Many of the Lawrenceville employees’ efforts, however, are aimed at stuffing new features into old technology and testing how well it works. By tapping into remote computers and software on the so-called “cloud,” the engineers have added new features to set-top boxes that were installed in cable customers’ homes years ago.
“We’re trying to help our [cable] customers transition to . . . cool features . . . on hardware that was never designed to support this,” said Mallard.
Still, like those changing connections between old and new technology, shifting cross-currents in the industry are fueling the debate over whether Cisco should or shouldn’t exit its set-top box business.
Motorola, the No. 1 maker of the devices, tried unsuccessfully in 2009 to sell its set-top box business, according to news reports. Now Google plans to buy cellphone maker Motorola Mobility for $12.5 billion. But it reportedly plans to sell the unwanted set-top box business, a part of that deal, probably to a private equity firm.
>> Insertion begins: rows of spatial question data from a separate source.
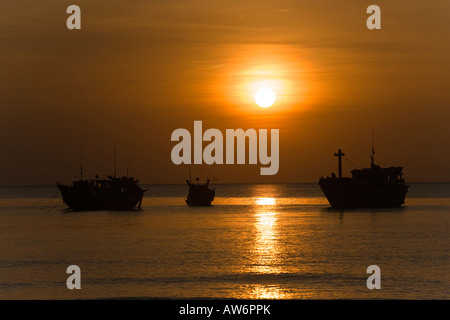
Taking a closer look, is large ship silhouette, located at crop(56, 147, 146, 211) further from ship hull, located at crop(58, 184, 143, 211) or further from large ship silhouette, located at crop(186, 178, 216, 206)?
large ship silhouette, located at crop(186, 178, 216, 206)

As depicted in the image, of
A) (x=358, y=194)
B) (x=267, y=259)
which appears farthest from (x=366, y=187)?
(x=267, y=259)

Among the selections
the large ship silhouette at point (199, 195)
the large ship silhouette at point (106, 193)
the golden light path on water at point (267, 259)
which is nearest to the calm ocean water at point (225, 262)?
the golden light path on water at point (267, 259)

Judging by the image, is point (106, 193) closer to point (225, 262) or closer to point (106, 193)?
point (106, 193)

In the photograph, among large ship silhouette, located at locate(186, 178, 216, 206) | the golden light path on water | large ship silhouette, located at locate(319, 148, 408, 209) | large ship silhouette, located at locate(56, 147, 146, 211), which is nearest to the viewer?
the golden light path on water

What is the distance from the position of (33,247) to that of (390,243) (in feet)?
110

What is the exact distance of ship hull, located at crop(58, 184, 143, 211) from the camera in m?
118

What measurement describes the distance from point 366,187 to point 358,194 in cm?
182

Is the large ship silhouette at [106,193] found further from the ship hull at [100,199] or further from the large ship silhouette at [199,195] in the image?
the large ship silhouette at [199,195]

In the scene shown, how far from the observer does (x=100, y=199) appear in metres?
118

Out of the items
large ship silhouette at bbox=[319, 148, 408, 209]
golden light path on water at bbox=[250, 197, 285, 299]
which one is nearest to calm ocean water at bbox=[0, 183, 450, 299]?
golden light path on water at bbox=[250, 197, 285, 299]
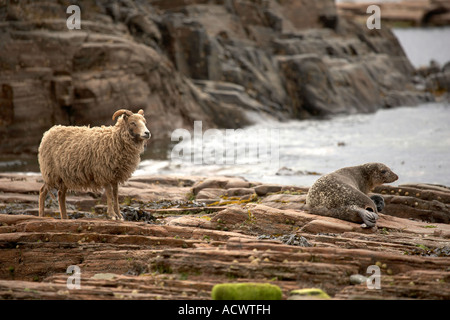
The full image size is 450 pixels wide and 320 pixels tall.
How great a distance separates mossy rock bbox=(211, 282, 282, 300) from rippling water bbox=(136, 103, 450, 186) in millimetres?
12618

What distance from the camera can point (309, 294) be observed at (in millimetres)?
8383

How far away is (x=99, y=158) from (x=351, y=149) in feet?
66.3

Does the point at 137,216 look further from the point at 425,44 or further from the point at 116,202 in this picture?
the point at 425,44

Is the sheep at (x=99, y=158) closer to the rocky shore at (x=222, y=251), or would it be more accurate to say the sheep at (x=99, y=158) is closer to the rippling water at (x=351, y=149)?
the rocky shore at (x=222, y=251)

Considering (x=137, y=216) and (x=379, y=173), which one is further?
(x=379, y=173)

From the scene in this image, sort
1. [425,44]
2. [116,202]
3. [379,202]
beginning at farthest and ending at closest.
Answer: [425,44] → [379,202] → [116,202]

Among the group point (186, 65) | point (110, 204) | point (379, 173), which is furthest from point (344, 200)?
point (186, 65)

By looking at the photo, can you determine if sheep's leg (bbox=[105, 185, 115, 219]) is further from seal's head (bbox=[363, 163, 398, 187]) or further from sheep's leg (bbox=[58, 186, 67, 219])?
seal's head (bbox=[363, 163, 398, 187])

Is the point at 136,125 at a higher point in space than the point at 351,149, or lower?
higher

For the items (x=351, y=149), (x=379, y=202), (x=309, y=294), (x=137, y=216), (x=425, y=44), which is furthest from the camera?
(x=425, y=44)

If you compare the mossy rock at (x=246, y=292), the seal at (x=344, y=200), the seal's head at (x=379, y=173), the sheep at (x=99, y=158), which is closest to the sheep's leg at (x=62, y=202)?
the sheep at (x=99, y=158)

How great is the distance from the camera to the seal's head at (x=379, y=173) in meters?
14.3

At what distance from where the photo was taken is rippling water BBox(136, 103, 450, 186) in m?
23.8

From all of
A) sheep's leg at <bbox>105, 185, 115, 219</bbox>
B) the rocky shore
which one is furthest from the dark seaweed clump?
sheep's leg at <bbox>105, 185, 115, 219</bbox>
But as people spend more time watching shows on devices other than televisions, more companies are trying to crowd into the pay-TV business.
For instance, chipmaker Intel is developing an Internet-based television service and its own set-top boxes, according to news reports earlier this month. Apple and Google have also launched other versions of TV service.
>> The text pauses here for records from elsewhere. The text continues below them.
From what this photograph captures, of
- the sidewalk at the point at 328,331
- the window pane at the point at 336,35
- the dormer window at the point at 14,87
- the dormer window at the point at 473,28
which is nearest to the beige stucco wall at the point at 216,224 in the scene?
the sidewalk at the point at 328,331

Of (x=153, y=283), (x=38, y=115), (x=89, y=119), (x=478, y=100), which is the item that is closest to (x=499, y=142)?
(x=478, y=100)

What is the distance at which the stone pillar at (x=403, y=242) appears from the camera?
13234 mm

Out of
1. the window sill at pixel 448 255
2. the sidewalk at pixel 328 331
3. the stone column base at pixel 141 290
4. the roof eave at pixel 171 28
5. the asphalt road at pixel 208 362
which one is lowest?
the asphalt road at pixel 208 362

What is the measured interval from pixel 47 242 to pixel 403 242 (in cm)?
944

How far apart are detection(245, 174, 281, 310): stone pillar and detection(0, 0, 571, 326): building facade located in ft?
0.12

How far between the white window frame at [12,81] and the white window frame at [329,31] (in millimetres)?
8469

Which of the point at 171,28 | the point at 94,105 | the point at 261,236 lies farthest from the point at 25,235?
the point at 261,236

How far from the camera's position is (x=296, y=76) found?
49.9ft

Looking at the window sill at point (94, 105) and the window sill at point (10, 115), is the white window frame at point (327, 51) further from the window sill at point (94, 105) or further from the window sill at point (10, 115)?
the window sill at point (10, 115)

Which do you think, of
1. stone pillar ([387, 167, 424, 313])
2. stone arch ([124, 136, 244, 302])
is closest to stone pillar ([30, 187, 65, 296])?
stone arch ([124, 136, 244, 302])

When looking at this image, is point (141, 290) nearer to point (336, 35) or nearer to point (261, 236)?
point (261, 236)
Cisco officials say the company has no plans to sell its set-top box business.
Asked if rumors of a planned sale are true, Chambers said, “Of course not.”
“There is no hesitation about our commitment here,” said Chambers. He said he had decided about two months ago to visit Cisco’s Atlanta operations, but the rumors added new urgency to his visit.
“We wanted to send a message that we’re committed to . . . Atlanta,” he said. “When there is something stressing our organization,” he added, “I express my opinion.”
Indeed, Cisco’s video group is growing again.
Earlier this month, Cisco announced a $5 billion deal to buy NDS Group Ltd., a video software company based near London. Cisco plans to add the business to its video group, roughly tripling the unit’s workforce to about 7,700 worldwide.
The acquisition isn’t expected to directly affect the video group’s Lawrenceville operation. But by adding NDS’s software, which helps control video content on set-top boxes and other devices, Cisco hopes the deal will broaden and speed up its efforts to launch new video-related products.
“NDS is very advanced in some components. We are very advanced in other components,” said Chuck Robbins, Cisco’s senior vice president for the Americas, based in Lawrenceville. “It may be the most complementary acquisition we’ve ever done.”
Some industry analysts agree that Cisco has good reasons to stay in the set-top box business.
Heynen, with Infonetics, said the former Scientific-Atlanta unit is a key piece of Cisco’s bid to capitalize on growing video traffic on the Internet.
Burgeoning traffic on those networks, in turn, feeds the demand for Cisco’s core business — routers and switches.
“They make these acquisitions, at the end of the day, to sell more routers,” said Heynen.
King, with Avondale Partners, said the set-top box business gives Cisco a big head start in the battle for America’s living rooms, smartphones and tablet computers. For the moment, he said, that battle is focused on cable and telecom operators’ shift from traditional cable service to “hybrid” sets such as Cisco’s “Videoscape” units that also connect to the Internet.
Sales of such devices are expected to grow from about $400 million a year to $4 billion within three or four years, he said.
“It’s a business that Cisco wants to be in,” he said, but so do a lot of other companies. Atlanta-based Arris Group recently rolled out its “Moxi” hybrid set-top boxes. Samsung and TiVo also are taking on Cisco, he said.
“When you see a market growing that fast, it’s going to attract a lot of newcomers,” said King.